High school students introduced to scientific research
Fifteen Year 11 students are undertaking scientific research with the guidance of MacquarieUniversity academics, as part of the CSIRO Student Research Scheme. Students spend at least 20 hours per week on the projects, working with experts from the chemistry, biomolecular science, electronics and psychology departments. See article from Macquarie University News, August 2006.

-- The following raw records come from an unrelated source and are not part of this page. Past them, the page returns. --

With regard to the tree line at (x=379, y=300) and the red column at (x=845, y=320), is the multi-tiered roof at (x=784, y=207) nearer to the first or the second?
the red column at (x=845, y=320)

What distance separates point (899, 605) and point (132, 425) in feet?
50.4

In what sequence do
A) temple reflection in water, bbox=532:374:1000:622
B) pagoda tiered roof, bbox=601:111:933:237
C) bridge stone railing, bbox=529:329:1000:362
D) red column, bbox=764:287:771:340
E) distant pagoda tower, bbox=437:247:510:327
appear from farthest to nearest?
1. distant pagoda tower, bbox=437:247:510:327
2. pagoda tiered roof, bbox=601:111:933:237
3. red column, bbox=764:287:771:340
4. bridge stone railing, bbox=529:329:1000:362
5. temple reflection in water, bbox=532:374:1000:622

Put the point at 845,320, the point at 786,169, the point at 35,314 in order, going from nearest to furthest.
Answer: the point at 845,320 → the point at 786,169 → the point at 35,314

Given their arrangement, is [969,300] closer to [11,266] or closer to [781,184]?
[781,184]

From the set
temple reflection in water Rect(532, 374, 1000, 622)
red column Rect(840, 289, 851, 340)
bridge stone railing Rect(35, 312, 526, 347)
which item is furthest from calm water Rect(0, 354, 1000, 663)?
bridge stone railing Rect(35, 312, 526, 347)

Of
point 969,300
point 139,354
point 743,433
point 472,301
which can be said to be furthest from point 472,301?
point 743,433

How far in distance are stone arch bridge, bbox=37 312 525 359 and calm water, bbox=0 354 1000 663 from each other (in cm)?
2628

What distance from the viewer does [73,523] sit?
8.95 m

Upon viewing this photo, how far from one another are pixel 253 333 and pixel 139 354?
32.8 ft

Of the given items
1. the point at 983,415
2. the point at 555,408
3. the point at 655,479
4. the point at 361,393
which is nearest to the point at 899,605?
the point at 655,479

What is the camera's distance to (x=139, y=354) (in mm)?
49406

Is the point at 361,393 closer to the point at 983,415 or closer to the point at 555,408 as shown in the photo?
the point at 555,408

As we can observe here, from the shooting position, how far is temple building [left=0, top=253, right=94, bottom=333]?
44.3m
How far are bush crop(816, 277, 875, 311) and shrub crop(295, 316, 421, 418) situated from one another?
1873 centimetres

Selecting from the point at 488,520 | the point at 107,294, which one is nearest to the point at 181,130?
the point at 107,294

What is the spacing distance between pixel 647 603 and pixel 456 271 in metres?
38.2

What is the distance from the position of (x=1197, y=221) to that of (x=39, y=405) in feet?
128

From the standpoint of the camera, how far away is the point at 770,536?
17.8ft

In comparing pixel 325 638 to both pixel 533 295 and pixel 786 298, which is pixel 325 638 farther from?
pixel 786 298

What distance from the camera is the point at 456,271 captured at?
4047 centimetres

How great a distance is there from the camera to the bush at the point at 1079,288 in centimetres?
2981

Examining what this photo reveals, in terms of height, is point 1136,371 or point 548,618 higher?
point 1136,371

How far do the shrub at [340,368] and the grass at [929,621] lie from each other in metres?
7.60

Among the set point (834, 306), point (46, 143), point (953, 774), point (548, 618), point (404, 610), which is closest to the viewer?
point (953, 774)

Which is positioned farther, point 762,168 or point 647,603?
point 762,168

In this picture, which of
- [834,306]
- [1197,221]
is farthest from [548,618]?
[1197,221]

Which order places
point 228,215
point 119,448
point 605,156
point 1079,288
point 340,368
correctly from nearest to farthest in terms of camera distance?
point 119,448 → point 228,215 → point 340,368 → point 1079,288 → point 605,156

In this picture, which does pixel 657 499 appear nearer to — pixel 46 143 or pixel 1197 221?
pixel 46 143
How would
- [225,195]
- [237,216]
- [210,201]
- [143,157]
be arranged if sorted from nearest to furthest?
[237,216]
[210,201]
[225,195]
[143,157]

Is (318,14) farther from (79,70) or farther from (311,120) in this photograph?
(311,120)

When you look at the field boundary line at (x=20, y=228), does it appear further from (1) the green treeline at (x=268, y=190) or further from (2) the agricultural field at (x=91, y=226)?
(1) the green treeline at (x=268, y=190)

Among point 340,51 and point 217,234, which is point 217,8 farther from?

New media literacy award for teacher-librarians
EnhanceTV and ASLA have introduced the national Teacher Librarian Innovation Award for Media Literacy for teacher-librarians who have enhanced media literacy learning in their schools. Applicants must be qualified teacher-librarians, belong to one of the ASLA member associations and be at a school licensed by Screenrights. Entries close on 16 October 2006.
Decreased emphasis on handwriting in US schools
Many educators and parents in the USA believe that a decreased emphasis on teaching handwriting is leading to illegible, poor-quality handwriting among students. See article in The Philadelphia Inquirer,8 August 2006.
Teaching of gay rights watered down in California
Californian legislation allowing for the inclusion of contributions of gay, lesbian, bisexual and transgender people in instructional materials for public schools has been adjusted to 'simply prohibit teaching or textbooks that negatively portray persons based on their sexual orientation'. See article in the San Francisco Chronicle, 8 August 2006.